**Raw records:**
— Begin —

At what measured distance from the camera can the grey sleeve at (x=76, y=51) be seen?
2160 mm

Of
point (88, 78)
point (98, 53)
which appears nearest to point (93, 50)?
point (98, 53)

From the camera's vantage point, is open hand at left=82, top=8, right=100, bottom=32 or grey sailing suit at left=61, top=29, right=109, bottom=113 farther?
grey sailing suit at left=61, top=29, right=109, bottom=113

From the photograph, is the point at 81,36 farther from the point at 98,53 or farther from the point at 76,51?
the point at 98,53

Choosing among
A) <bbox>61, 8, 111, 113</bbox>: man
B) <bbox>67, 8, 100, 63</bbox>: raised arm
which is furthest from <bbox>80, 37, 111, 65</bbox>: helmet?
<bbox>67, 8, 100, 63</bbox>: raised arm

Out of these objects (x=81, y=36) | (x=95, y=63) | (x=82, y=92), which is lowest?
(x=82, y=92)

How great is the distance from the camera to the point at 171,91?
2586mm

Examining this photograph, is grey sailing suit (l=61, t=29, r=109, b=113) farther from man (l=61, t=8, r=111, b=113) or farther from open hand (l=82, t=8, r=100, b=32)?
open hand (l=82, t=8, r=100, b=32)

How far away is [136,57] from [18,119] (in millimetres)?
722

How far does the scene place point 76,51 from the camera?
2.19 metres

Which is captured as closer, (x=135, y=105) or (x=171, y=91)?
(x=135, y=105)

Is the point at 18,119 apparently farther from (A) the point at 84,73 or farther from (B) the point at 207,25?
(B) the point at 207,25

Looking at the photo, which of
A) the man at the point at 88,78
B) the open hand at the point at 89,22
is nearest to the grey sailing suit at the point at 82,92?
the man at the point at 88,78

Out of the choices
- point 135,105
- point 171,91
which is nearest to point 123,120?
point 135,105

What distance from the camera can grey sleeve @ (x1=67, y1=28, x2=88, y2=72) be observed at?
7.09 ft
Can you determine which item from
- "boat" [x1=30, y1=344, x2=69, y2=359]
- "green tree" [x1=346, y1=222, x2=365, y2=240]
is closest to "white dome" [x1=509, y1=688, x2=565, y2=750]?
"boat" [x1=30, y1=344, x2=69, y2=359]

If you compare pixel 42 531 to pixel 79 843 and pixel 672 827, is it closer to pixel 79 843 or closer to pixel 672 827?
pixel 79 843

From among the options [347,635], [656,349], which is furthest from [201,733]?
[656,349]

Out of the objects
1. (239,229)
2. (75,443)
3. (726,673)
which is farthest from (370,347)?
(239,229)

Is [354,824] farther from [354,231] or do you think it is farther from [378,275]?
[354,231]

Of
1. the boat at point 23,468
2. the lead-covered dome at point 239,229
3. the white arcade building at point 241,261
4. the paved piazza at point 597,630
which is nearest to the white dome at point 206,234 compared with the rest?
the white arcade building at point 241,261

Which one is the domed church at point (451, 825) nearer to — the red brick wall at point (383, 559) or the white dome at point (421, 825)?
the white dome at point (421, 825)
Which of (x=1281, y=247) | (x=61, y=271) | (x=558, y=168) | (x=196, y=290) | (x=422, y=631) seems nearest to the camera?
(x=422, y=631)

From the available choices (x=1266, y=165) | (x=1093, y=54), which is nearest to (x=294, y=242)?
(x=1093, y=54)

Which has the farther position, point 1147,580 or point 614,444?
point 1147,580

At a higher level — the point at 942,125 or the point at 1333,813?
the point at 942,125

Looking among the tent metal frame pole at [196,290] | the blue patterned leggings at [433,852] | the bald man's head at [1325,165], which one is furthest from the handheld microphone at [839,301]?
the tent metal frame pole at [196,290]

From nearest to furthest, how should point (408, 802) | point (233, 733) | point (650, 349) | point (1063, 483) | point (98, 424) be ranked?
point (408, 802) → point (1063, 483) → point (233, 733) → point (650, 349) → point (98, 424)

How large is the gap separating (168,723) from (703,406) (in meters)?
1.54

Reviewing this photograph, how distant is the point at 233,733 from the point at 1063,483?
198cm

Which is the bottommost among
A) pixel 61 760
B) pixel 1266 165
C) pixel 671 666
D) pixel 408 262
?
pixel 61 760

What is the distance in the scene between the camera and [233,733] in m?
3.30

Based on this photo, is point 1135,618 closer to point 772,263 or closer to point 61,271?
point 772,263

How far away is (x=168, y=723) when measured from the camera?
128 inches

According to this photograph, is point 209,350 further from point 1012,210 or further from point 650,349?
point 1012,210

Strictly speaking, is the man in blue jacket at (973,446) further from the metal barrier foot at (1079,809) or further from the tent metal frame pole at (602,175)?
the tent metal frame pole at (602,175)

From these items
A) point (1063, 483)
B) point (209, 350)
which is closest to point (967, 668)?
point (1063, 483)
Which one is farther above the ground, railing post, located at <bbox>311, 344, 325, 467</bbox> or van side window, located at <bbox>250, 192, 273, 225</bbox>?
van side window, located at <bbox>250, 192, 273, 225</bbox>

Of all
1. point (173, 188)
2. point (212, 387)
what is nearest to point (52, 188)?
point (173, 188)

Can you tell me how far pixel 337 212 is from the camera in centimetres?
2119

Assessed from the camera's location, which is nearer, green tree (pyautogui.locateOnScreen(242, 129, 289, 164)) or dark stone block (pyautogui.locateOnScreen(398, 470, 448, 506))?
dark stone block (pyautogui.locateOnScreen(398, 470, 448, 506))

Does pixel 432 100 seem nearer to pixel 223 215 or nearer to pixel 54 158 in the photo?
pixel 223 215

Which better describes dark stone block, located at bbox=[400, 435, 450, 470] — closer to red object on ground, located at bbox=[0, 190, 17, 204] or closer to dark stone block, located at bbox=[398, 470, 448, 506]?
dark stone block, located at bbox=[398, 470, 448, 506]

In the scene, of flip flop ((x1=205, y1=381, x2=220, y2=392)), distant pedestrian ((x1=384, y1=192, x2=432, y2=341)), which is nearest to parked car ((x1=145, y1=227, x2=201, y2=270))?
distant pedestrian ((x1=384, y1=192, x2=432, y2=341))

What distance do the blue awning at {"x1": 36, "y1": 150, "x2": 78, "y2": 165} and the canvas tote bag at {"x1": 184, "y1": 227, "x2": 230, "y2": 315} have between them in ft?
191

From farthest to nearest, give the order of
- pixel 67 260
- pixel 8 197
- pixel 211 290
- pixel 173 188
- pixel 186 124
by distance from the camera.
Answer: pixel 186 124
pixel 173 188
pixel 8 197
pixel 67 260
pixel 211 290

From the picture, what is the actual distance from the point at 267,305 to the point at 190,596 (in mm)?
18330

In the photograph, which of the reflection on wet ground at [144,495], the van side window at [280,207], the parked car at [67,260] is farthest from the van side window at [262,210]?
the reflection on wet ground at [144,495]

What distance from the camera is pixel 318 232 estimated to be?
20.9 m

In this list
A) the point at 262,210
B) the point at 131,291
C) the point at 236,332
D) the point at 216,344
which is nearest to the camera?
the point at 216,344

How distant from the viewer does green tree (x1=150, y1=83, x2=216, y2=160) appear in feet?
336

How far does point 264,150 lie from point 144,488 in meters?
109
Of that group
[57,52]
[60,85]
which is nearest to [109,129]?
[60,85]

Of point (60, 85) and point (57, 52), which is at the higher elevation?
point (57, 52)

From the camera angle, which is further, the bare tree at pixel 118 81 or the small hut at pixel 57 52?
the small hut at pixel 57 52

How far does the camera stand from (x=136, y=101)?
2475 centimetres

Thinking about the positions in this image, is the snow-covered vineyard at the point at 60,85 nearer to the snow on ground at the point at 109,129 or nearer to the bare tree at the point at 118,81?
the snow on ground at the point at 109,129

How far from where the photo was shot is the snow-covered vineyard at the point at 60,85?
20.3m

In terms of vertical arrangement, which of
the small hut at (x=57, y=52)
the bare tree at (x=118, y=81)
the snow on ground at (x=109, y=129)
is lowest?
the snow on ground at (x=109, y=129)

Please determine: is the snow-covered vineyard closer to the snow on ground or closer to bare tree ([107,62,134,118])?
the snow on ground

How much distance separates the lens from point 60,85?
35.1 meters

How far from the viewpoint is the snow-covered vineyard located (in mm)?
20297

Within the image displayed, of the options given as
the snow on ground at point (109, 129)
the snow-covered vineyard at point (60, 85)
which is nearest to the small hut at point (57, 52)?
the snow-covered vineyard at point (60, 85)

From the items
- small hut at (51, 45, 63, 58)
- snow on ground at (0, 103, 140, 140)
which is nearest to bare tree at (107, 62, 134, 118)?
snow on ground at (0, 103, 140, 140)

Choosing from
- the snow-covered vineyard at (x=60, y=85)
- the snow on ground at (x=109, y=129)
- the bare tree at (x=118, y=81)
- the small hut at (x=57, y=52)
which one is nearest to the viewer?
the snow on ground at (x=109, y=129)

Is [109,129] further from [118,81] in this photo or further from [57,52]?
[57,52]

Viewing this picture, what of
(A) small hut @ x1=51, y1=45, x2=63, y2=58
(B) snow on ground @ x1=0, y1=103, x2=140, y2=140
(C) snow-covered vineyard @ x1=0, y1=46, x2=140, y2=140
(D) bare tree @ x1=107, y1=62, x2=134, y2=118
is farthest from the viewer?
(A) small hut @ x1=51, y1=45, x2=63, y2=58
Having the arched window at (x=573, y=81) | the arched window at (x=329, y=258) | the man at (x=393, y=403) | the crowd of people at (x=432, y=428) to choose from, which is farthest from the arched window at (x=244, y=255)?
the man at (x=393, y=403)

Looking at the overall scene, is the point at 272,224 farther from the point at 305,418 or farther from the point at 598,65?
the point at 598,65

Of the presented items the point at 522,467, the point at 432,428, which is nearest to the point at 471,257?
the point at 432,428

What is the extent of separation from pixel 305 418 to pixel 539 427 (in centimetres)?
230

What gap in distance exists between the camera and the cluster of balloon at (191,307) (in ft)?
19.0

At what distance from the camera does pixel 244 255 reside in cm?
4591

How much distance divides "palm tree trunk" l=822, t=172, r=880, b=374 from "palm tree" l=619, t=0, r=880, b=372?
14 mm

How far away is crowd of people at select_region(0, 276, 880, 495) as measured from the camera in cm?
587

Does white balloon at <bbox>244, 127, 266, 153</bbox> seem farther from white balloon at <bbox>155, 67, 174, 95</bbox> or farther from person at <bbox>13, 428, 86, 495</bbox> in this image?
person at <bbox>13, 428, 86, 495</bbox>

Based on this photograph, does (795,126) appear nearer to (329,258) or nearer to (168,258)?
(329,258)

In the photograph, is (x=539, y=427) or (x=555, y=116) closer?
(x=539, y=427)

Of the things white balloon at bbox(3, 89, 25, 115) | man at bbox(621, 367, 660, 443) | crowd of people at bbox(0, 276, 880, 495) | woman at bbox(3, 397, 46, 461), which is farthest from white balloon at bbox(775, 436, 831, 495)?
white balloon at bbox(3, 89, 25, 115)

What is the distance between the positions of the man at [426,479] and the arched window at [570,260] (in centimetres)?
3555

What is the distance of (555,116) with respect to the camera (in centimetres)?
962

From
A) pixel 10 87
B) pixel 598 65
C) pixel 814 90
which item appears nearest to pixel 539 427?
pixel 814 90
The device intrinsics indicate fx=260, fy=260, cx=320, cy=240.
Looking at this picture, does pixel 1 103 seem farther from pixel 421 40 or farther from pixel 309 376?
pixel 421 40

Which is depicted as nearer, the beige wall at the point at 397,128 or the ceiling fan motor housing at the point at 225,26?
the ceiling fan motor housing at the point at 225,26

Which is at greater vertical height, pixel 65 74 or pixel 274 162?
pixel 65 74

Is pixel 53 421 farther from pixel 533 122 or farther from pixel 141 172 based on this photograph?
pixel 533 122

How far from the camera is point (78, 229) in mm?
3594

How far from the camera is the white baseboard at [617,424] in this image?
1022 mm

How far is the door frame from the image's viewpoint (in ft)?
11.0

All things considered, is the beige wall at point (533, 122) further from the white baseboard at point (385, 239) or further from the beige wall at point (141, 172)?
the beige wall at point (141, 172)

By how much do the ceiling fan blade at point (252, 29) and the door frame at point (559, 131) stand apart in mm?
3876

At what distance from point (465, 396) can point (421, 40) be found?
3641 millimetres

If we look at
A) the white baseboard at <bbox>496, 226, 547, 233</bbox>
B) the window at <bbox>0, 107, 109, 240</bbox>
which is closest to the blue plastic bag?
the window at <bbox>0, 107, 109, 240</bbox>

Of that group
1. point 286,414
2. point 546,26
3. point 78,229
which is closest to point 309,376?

— End —

Gather every line above that contains the string "choices", matching case exactly.

Out of the choices
From the available choices (x=1266, y=165) | (x=1093, y=54), which is nearest to (x=294, y=242)?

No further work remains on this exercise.